Simon Calder, also known as The Man Who Pays His Way, has been writing about travel for The Independent since 1994. In his weekly opinion column, he explores a key travel issue – and what it means for you.
Paris, Amsterdam, Florence, New York, London? None of them, according to Karen Hindsbo, can match the world’s newest cultural attraction.
“This is the best museum in the world,” she insists. Karen is not exactly an impartial observer: she is the director of Norway’s new National Museum.
Norway is rather more celebrated for its natural wonders than for its cultural assets. I hazard a guess that you will know of one, and only one, Norwegian work of art: The Scream, Edvard Munch’s celebrated depiction of a tourist who has just seen the bill for a round of drinks on the terrace of an Oslo cafe.
The study in inner agony is a highlight of this vast new structure, which finally opens to the public on Saturday 11 June. While Munch made several versions of The Scream, this is the original – and features the intricate inscription Kan kun være malet af en gal Mand! (“Could only have been painted by a madman”).

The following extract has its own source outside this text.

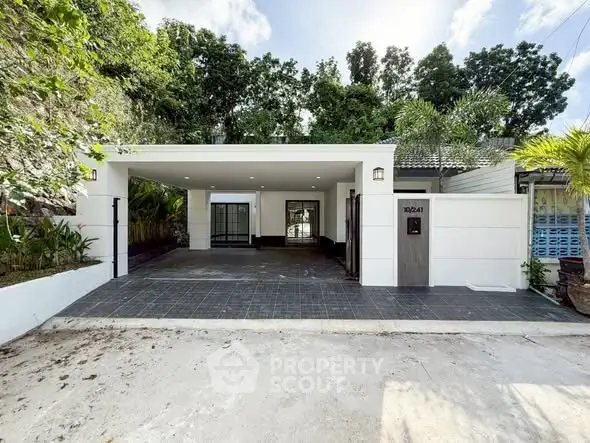 Charming single-story home with spacious driveway and lush greenery, perfect for serene living.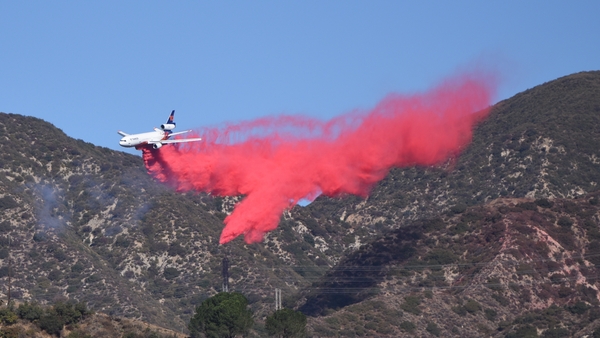 The substance, vivid against the grey smoke and charred landscape, is fire retardant, much of it a product called Phos-Chek that has been used by the US Forest Service since the 1960s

But according to Karen, there is so much more.
“We have an amazing collection,” she says. “I think people will be quite surprised about what we have in Norway.
“We have The Scream, of course, which is one reason. But we have vases from the Ming Dynasty. We have small figurines from the 12th century.

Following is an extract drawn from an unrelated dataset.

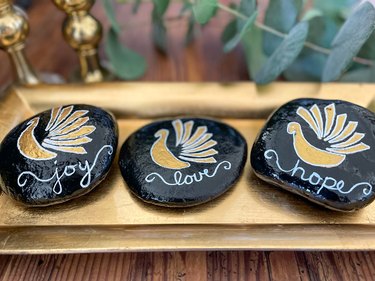 Three painted turkey gratitude rocks on a gold tray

“We have a 1,000-year-old tapestry, which is in an incredible condition. We have contemporary arts, we have installations, we have sculptures...”

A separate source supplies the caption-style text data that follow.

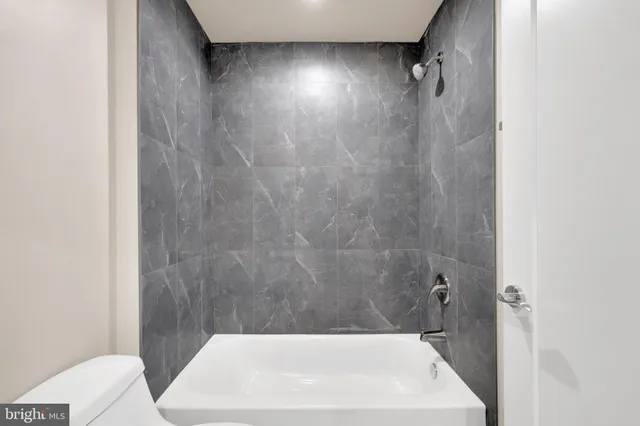 a bathroom with a white bath tub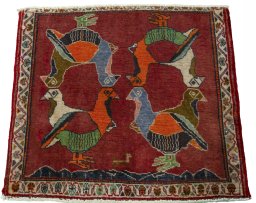 Surface texture of 2000s Shiraz rug with natural Wool and intricate pattern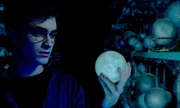 Harry Potter holding his prophecy.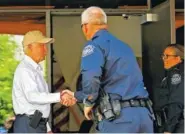  ?? THE ASSOCIATED PRESS ?? Attorney General Jeff Sessions, left, shakes hands with U.S. Customs and Border Protection officers as he tours the U.S.-Mexico border Tuesday.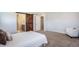 Bedroom featuring a sliding barn door to the en-suite bathroom and plush carpeting at 1018 Mcmurdo Cir, Castle Rock, CO 80108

And to house them, Norway now has a £600m art museum, as a gift to itself and the world.
Some people have derided the building – which wraps partly around the city’s old western railway station – calling it the “national prison”. Looking up from the outside at the stern, storm-grey walls, there is more than a touch of maximum security about it. But once inside, the Nasjonalmuseet already feels like home.
Karen is talking to me in The Salon: a lounge area designed with weary tourists in mind, where they can rest and contemplate. With chairs strewn around, it feels like a particularly comfy airport departure lounge, with a tall, floor-to-ceiling window.
The view is far better, though: ferries carve across Oslo Fjord; the old railway station stands like a temple of transportation; and pedestrians create random patterns as they wander beside the water. Cultural collections need not be separated from their community.
And better still, the roof is one big garden, with an even better, panoramic view of the city skyline and the harbour – plus random touches, such as a replica of an ancient dwelling made of peat, a reminder of life before the oil boom.
Of all the nations made fabulously rich by their hydrocarbon reserves, Norway has spent most wisely and generously – and the country deserves more tourists.
“We will give culture a lift in Norway, and we will lift Norway with culture,” says Karen. “Norway was always [world-class], but now we can present it in a much finer way.”
The moment I realise I have been away too long is when the man in the cafe looks at my 100kr note as though it belongs in a museum itself. “We can’t accept those any more,” he says, advising me to find a bank where the currency might be upgraded.
Oslo deserves a return visit soon, with its latest creation of sheer scale and class.